At first, governments refused to admit that this was a permanent measure. They referred to the "suspension of specie payments," and it was always understood that eventually, after the war or other "emergency" had ended, the government would again redeem its obligations. When the Bank of England went off gold at the end of the eighteenth century, it continued in this state for twenty years, but always with the understanding that gold payment would be resumed after the French wars were ended.
Temporary "suspensions," however, are primrose paths to outright repudiation. The gold standard, after all, is no spigot that can be turned on or off as government whim decrees. Either a gold-receipt is redeemable or it is not; once redemption is suspended the gold standard is itself a mockery.

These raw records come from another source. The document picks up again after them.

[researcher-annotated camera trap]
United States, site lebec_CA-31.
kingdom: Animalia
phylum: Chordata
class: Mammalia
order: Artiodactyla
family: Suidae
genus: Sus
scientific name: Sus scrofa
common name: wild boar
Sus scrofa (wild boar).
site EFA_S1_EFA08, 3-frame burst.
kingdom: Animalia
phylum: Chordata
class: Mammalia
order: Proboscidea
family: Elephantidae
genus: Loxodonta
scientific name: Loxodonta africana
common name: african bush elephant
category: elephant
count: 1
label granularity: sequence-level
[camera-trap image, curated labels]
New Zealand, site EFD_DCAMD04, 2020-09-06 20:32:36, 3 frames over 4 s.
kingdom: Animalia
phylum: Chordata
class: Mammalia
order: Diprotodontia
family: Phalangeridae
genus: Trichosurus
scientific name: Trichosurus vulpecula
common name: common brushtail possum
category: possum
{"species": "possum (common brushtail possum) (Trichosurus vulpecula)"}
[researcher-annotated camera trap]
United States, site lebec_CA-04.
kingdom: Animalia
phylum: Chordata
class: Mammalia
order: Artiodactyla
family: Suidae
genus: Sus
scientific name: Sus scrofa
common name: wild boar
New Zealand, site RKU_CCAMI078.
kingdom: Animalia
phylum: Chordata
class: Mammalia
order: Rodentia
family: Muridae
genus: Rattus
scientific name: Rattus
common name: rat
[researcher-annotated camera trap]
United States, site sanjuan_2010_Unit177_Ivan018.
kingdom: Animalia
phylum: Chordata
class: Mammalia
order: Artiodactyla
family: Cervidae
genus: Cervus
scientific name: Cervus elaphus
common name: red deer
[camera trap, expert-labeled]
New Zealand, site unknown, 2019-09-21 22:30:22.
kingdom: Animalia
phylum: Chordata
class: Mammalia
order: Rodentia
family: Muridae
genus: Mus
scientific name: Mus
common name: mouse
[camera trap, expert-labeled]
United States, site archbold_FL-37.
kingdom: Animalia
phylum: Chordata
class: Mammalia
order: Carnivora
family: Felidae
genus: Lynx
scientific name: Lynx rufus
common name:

Another step in the slow extinction of gold money was the establishment of the "gold bullion standard." Under this system, the currency is no longer redeemable in coins; it can only be redeemed in large, highly valuable, gold bars. This, in effect, limits gold redemption to a handful of specialists in foreign trade. There is no longer a true gold standard, but governments can still proclaim their adherence to gold. The European "gold standards" of the 1920s were pseudo-standards of this type. 
Finally, governments went "off gold" officially and completely, in a thunder of abuse against foreigners and "unpatriotic gold hoarders." Government paper now becomes the fiat standard money. Sometimes, Treasury rather than Central Bank paper has been the fiat money, especially before the development of a central banking system. The American Continentals, the Greenbacks, and Confederate notes of the Civil War period, the French assignats, were all fiat currencies issued by the Treasuries. But whether Treasury or Central Bank, the effect of fiat issue is the same: the monetary standard is now at the mercy of the government, and bank deposits are redeemable simply in government paper.
See Melchior Palyi, "The Meaning of the Gold Standard," The Journal of Business (July 1941) pp. 299-304.